Before the introduction of the BTP in 2006, Malaysia Airlines operated 118 domestic routes within Malaysia and 114 international routes across six continents. Under the Business Turnaround Plan, numerous routes were axed and frequencies reduced. Among these routes are Manchester, Vienna, Fukuoka, Chengdu, Nagoya, Xi'an, Cairo, Kolkata, Ahmedabad and Zürich. Malaysia Airlines became the first airline in Southeast Asia to fly to post-apartheid South Africa, and was the only airline in Southeast Asia to serve South America via South Africa until 2012. Prior to the 2014 aircraft losses, it had further suspended services to Cape Town, Rome, Dammam, Karachi, Surabaya, Johannesburg and Los Angeles. After the removal of the destinations such as Istanbul, Amsterdam, Paris and Frankfurt, its only remaining European destination is London (Heathrow), however, it has resumed flights to Paris Charles de Gaulle from Kuala Lumpur on 22 March 2025. The airline's last flight to Paris was in 2016.

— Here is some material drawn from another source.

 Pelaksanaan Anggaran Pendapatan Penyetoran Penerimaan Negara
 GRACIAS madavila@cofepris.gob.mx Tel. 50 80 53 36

Malaysia Airlines also owns its own charter flight division. Malaysia Airlines' charter flights have flown to destinations around the world, such as Guilin, which was previously one of Malaysia Airlines' scheduled destinations, and Christmas Island. Malaysia Airlines has also been the official airline for the Manchester United Asian Tour It also has a substantial Hajj operation.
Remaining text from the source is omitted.